Market Weekly - Schulden sind nicht mehr kostenlos
Staatsschulden zählen wieder – und werden teurer
Lange wirkten hohe Staatsschulden wie ein Problem für später. Solange Zinsen sehr tief waren, konnten Regierungen zusätzliche Ausgaben relativ günstig finanzieren. Die globale Pandemie, die Energiekrise sowie geopolitische Spannungen haben diese Entwicklung weiter beschleunigt. Doch das Umfeld hat sich verändert: Schulden sind nicht mehr kostenlos.
Die Zinskosten steigen
Gemäss Schätzungen des IMF sind die Bruttostaatsschulden fortgeschrittener Volkswirtschaften von 97 Prozent des BIP im Jahr 2010 auf voraussichtlich 111 Prozent in diesem Jahr gestiegen. In Schwellenländern wird ein Anstieg von 37 auf 77 Prozent erwartet. Entscheidend ist dabei nicht nur die Höhe der Verschuldung, sondern auch der Preis ihrer Finanzierung. Wenn alte Anleihen mit tiefen Coupons auslaufen und durch neue Anleihen zu höheren Renditen ersetzt werden, steigen die Zinskosten schrittweise.

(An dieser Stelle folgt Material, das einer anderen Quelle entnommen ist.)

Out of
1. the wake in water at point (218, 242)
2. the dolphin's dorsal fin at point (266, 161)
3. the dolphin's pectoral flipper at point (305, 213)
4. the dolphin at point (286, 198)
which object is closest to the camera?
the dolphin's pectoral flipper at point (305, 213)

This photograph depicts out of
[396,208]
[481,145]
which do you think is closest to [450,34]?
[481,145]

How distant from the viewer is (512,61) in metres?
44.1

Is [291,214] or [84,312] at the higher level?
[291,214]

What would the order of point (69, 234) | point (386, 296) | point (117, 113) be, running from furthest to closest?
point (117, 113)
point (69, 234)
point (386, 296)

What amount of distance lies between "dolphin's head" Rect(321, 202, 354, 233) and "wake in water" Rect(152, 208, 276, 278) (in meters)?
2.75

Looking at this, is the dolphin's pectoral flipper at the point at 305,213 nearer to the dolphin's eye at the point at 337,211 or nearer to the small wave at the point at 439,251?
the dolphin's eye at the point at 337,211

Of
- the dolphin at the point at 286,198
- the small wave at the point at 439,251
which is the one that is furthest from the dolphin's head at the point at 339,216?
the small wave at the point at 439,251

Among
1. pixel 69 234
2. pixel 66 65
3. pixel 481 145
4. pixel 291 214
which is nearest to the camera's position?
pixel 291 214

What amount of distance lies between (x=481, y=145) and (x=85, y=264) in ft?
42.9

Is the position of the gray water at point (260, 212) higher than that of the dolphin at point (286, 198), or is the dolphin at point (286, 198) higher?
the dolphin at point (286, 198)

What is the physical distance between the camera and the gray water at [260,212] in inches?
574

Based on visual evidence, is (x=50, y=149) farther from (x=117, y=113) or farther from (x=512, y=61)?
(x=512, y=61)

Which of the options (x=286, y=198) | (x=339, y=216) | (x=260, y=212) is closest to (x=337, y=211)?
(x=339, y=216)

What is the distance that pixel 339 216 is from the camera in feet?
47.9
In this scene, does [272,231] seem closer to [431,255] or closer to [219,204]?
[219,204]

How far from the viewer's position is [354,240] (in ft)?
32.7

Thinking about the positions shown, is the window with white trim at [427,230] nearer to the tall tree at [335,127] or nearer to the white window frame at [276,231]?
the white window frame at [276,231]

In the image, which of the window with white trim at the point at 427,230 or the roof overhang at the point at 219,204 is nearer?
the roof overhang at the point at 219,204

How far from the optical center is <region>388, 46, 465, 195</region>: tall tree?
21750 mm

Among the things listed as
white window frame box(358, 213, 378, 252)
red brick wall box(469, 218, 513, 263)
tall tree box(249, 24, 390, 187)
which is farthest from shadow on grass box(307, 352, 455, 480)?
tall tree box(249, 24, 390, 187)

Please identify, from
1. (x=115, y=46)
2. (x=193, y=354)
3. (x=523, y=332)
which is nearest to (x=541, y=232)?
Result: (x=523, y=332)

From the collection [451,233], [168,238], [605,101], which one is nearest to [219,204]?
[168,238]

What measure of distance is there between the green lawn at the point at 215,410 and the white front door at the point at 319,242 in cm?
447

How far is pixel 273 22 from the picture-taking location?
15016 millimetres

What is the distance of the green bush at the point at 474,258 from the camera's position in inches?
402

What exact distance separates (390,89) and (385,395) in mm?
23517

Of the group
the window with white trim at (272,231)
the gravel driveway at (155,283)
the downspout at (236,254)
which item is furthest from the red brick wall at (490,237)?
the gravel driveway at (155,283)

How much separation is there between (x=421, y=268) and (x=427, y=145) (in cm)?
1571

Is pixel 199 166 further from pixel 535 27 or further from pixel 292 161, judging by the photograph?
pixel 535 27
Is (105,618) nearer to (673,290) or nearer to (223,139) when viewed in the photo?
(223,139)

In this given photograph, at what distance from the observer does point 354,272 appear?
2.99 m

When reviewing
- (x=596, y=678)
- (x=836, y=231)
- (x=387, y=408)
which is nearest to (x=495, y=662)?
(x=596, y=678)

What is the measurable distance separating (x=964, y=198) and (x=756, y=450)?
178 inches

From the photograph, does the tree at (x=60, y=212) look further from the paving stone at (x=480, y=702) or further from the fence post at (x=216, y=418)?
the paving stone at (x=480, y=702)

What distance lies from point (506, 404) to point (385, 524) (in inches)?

Damit rücken die Anleihemärkte wieder stärker ins Zentrum. Investoren hinterfragen nicht nur, ob Staaten ihre Schulden bedienen können. Sie fragen auch, ob Regierungen politisch bereit sind, Defizite zu begrenzen. Genau hier liegt die Herausforderung. Viele Ausgabenbereiche sind kaum rückläufig: Verteidigung, Gesundheit, Renten, Infrastruktur und Klimaanpassung. Gleichzeitig erschweren geopolitische Spannungen und innenpolitische Polarisierung eine glaubwürdige Konsolidierung.

Die Tiefzinsphase ist vorbei.
Das Umfeld hat sich verändert
Auch die Entwicklung der 10-jàhrigen Staatsanleiherendite zeigt, wie stark sich das Umfeld verändert hat. Sie galten als zentrale Referenz für langfristige Finanzierungskosten und beeinflussen nicht nur Staatsbudgets, sondern auch Hypotheken, Unternehmenskredite und Aktienbewertungen. Seit 2020 sind die Renditen in den USA, Deutschland und Grossbritannien deutlich gestiegen. Die Schweiz bleibt im internationalen Vergleich tiefer, doch auch hier ist die Tiefzinsphase vorbei.
Eine unmittelbare Schuldenkrise bedeutet das nicht. Grosse Volkswirtschaften verfügen weiterhin über tiefe Kapitalmärkte und starke Institutionen. Doch der Spielraum wird kleiner. Staaten müssen stärker erklären, wofür sie sich verschulden. Investitionen in Produktivität, Energieversorgung oder Infrastruktur werden von Märkten anders beurteilt als dauerhafte Ausgaben ohne klares Wachstumspotenzial.
Die Schweiz ist nicht isoliert
Für die Schweiz ist das Bild differenziert. Die öffentliche Verschuldung bleibt im internationalen Vergleich tief, und der Franken profitiert häufig von seiner Rolle als sicherer Hafen. Dennoch ist die Schweiz nicht isoliert. Höhere globale Renditen, fiskalische Spannungen in grossen Volkswirtschaften und volatile Kapitalflüsse wirken auch auf Schweizer Anlegerportfolios. Staatsschulden zählen deshalb wieder - nicht, weil sie neu wären, sondern weil ihre Finanzierung wieder teuer geworden ist.